Add guidelines for ORTModule (#13553)

### Add guidelines for ORTModule As title. Feel free to let me know if I missed something. ### Motivation and Context
2026-05-18 21:21:17 +00:00 · 2022-11-04 19:42:10 +08:00 · 2022-11-04 19:42:10 +08:00 · ab9ac2acc4
commit ab9ac2acc4
parent 433f262dd5
4 changed files with 250 additions and 18 deletions
--- a/docs/Memory_Optimizer.md
+++ b/docs/Memory_Optimizer.md
@ -2,25 +2,25 @@

 ## Introduction

-ONNX Runtime Training provides a capability trading node/subgraph recomputations for better memory efficiency.
-Specifically, a list of recomputable operators is pre-defined, with which memory optimizer graph transformer will iterate the graph to find all recomputable subgraph candidates.
+ONNX Runtime Training provides a capability trading node/subgraph re-computations for better memory efficiency.
+Specifically, a list of re-computable operators is pre-defined, with which memory optimizer graph transformer will iterate the graph to find all re-computable subgraph candidates.

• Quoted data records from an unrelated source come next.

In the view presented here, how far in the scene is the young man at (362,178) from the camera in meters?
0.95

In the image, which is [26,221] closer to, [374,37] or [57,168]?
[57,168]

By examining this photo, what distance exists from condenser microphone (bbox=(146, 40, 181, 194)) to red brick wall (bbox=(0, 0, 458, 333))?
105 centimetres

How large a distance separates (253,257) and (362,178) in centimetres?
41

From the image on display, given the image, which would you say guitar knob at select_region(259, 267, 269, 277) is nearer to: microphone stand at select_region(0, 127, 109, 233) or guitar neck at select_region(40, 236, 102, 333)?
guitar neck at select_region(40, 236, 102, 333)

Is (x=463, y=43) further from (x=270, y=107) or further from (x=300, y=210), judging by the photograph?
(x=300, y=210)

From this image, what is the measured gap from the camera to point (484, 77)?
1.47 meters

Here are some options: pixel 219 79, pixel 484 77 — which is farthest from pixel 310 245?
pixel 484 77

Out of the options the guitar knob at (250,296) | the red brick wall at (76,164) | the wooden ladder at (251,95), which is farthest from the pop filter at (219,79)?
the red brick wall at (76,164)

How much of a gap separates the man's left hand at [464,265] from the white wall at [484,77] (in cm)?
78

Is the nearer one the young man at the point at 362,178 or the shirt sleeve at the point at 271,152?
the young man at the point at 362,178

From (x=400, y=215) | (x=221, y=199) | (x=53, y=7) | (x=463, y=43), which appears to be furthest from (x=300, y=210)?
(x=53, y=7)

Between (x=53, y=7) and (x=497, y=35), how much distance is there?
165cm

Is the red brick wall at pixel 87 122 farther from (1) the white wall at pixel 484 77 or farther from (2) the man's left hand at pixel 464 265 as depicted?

-When training with ORTModule, by default, the graph transformer will scan the execution graph to find all eligible subgraphs to recompute, along with sizes that can save. Users can pick up some of the subgraphs to enable them by environment variables.
+When training with `ORTModule`, by default, the graph transformer will scan the execution graph to find all eligible subgraphs to recompute, along with sizes that can be saved. Users can pick up some of the subgraphs to enable by environment variables.

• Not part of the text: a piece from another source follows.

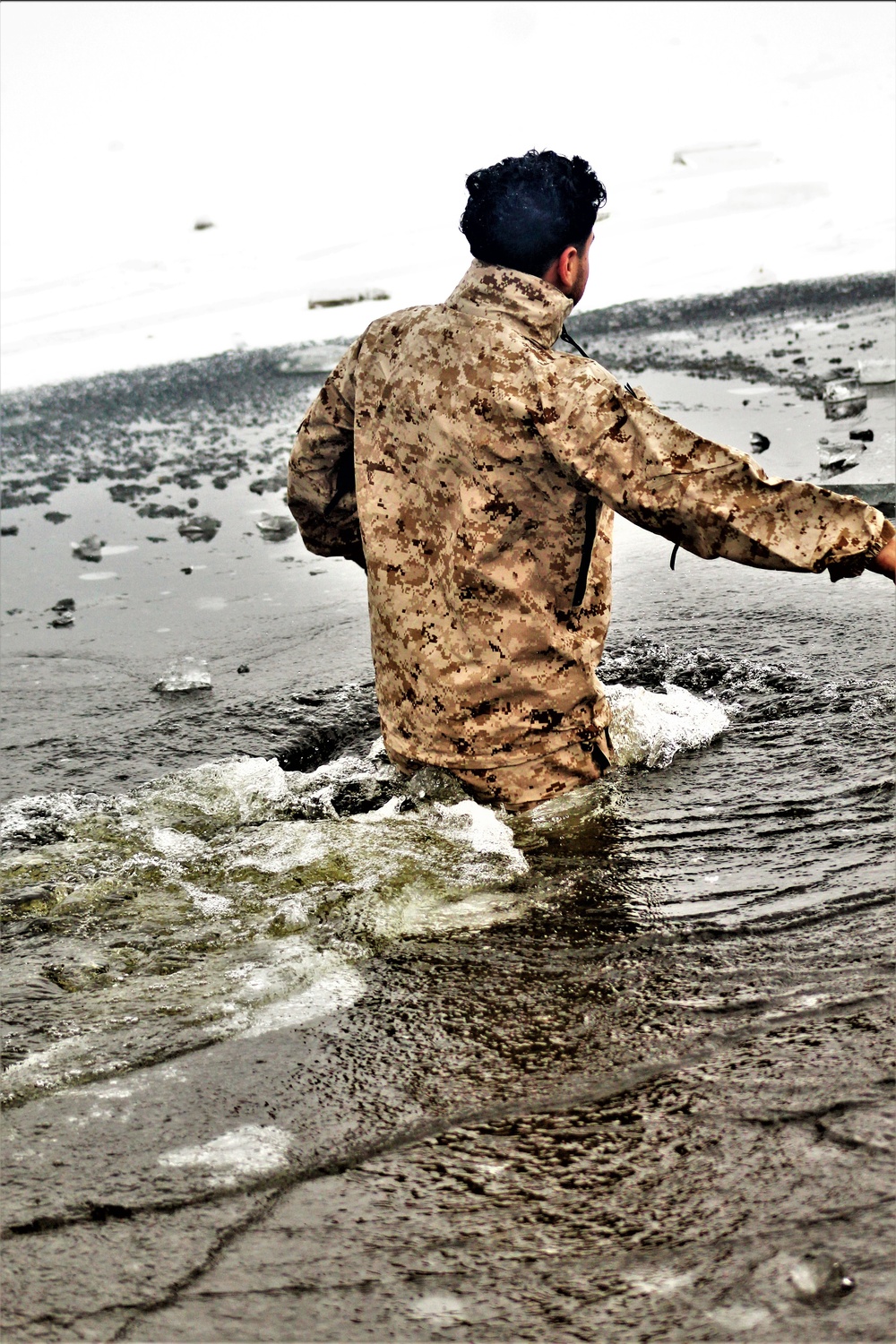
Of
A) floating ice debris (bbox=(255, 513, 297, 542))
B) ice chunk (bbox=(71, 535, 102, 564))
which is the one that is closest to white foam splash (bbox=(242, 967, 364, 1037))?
floating ice debris (bbox=(255, 513, 297, 542))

 ## When memory optimizer can help?

 Classical scenarios include:

- ORTModule run a model with batch size B (for example 2^N), the memory bandwidth and compute are not fully saturated, while it hits OOM to run a bigger batch size (for example 2^(N+1)).
+- `ORTModule` runs a model with batch size B (for example 2^N), the memory bandwidth and compute are not fully saturated, while it hits OOM to run a bigger batch size (for example 2^(N+1)).

- For big models, ORTModule fails to run the minimum allowed batch size, so performance can be compromised for a successful run.
+- For big models, `ORTModule` fails to run the minimum allowed batch size, so performance can be compromised for a successful run.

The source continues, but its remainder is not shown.